▸ **Brief**
Pictures do not belong in the copy. Write out exactly the lines from the one containing "this is the" through the end of the data.

▸ **Data for processing**
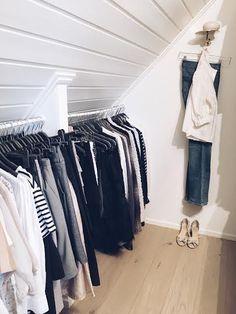 Spring cleaning deluxe har det varit i min garderob under helgen. Jag har nog rensat ut hälften av alla kläder och skor, så skönt! Ut med allt som inte jag har använt på över 1 år och sedan inflyt…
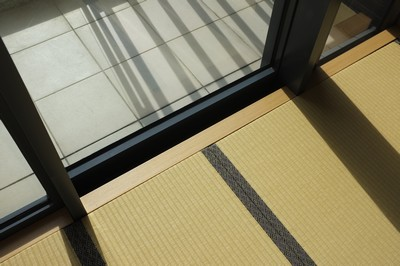Japanese Moisture-proof Tatami size 60mm, living room and balcony are designed with solid wood skirting line.<br />July, 2015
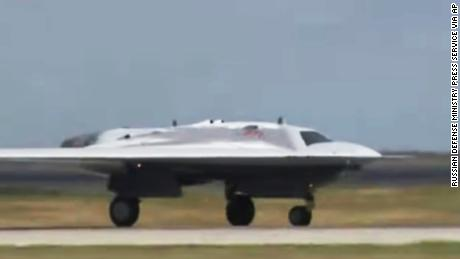 Russia has released footage of its new 'Hunter' stealth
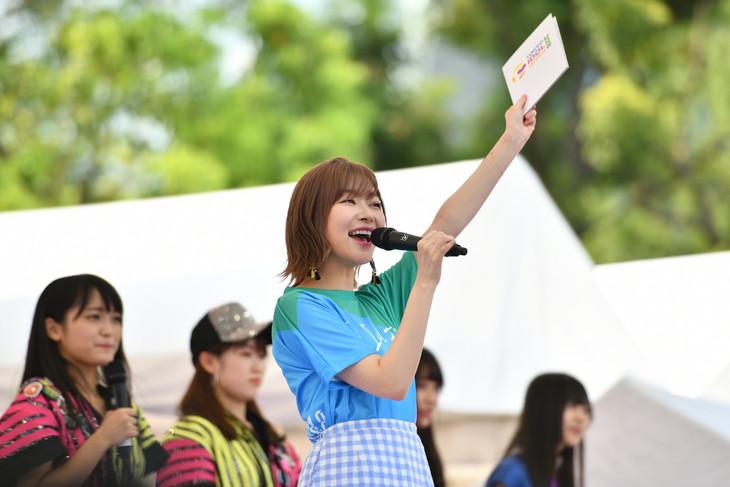 元気に開幕を宣言する「TOKYO IDOL FESTIVAL 2018」チェアマン・指原莉乃(HKT48)。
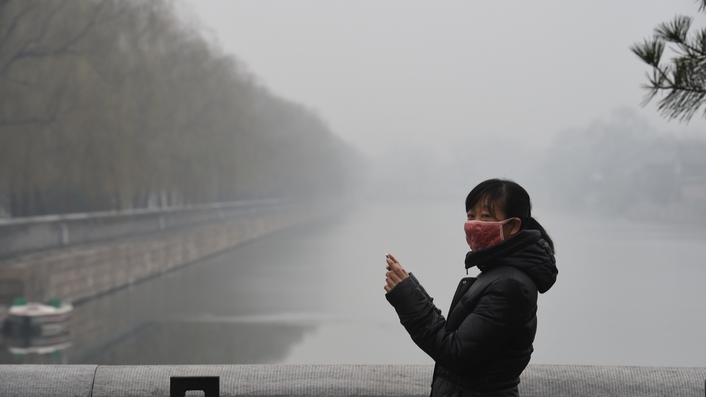 Beijing residents on smog red alert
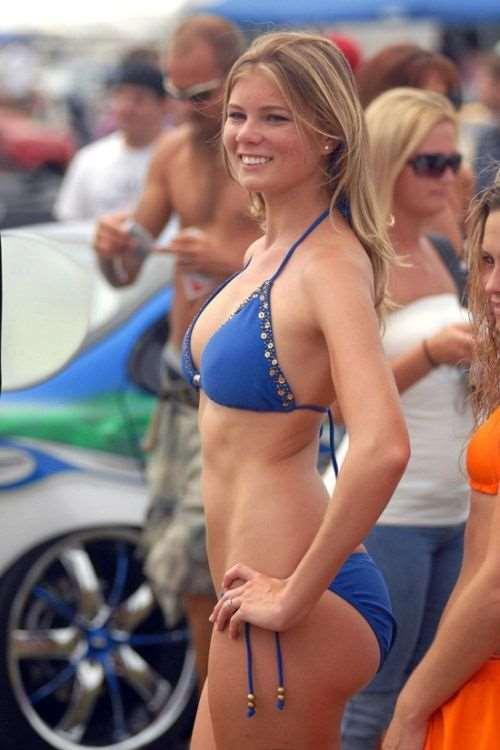 girls_in_bikinis_36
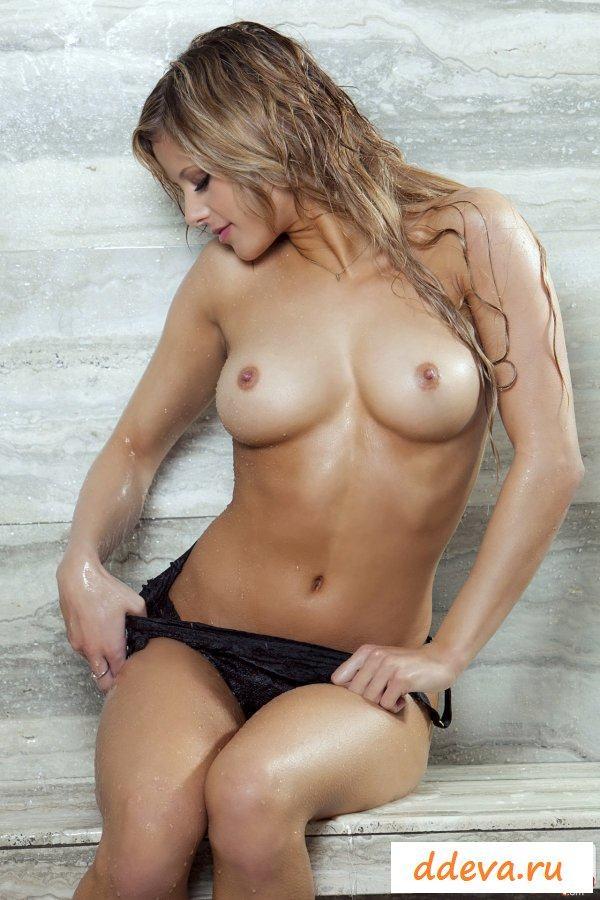 Страстная блондинка эротично намочила ягодицы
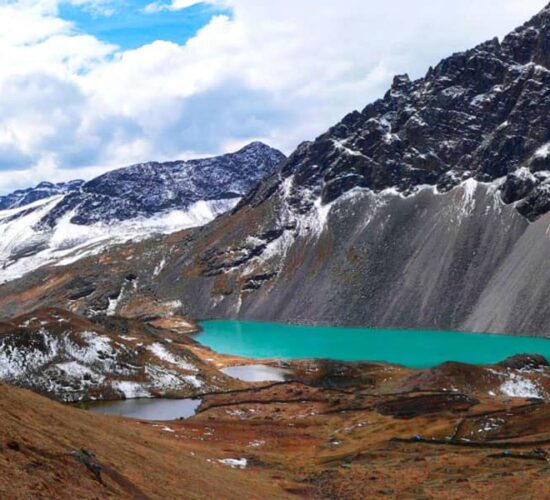 this is the blue lake next to it you can also see 7 lakes on the ausangate trek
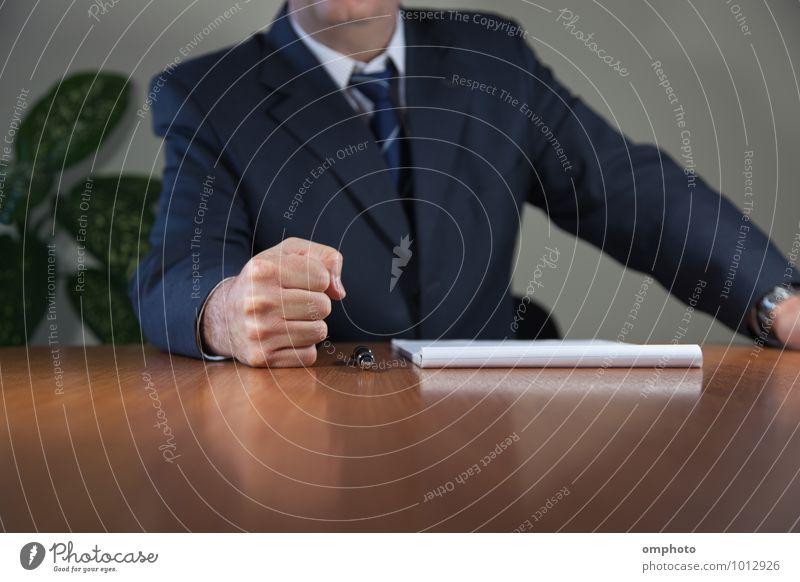 Mensch Mann Hand Erwachsene maskulin Büro 45-60 Jahre Tisch Papier Männlicher Senior Hemd Sitzung Gewalt Anzug Aggression Schreibstift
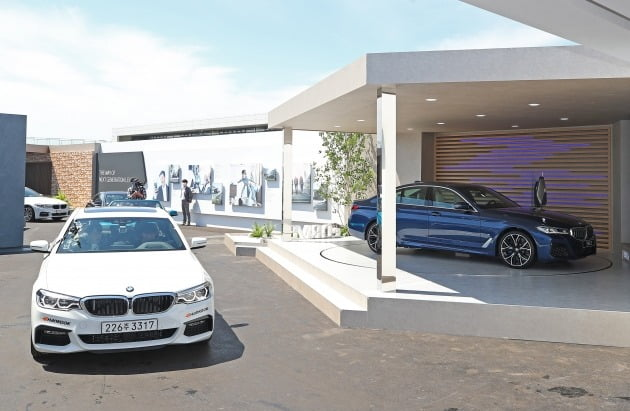 27일 오전 인천 영종도 BMW 드라이빙 센터에서 취재진이 탑승한 차량이 신차가 전시된 전시관을 지나고 있다. 2020.5.27 [사진=연합뉴스]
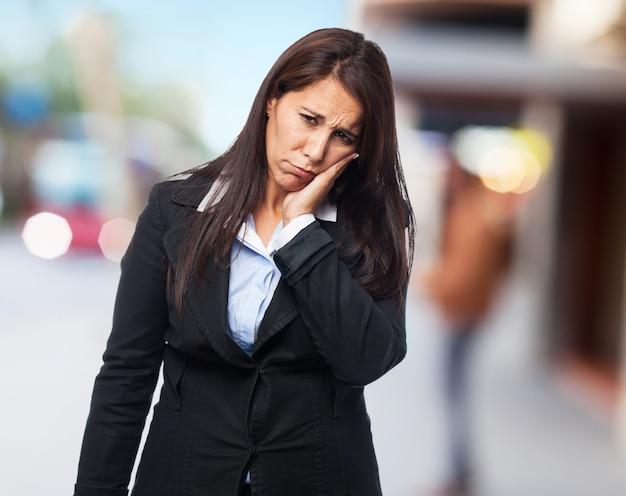 Kühlen geschäftsfrau zahnweh
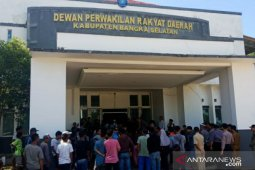 Puluhan warga Desa Keposang padati gedung DPRD Bangka Selatan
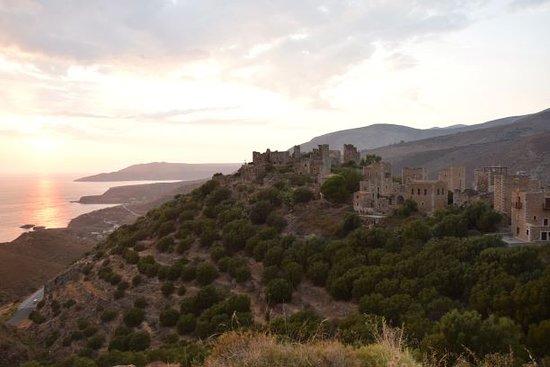 Vathia, Greece: tramonto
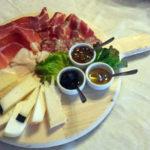 Piatto di affettati e formaggi al Ristorante Il Focolare di Fabro in Umbria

▸ **Solution**
 this is the blue lake next to it you can also see 7 lakes on the ausangate trek
 Mensch Mann Hand Erwachsene maskulin Büro 45-60 Jahre Tisch Papier Männlicher Senior Hemd Sitzung Gewalt Anzug Aggression Schreibstift
 27일 오전 인천 영종도 BMW 드라이빙 센터에서 취재진이 탑승한 차량이 신차가 전시된 전시관을 지나고 있다. 2020.5.27 [사진=연합뉴스]
 Kühlen geschäftsfrau zahnweh
 Puluhan warga Desa Keposang padati gedung DPRD Bangka Selatan
 Vathia, Greece: tramonto
 Piatto di affettati e formaggi al Ristorante Il Focolare di Fabro in Umbria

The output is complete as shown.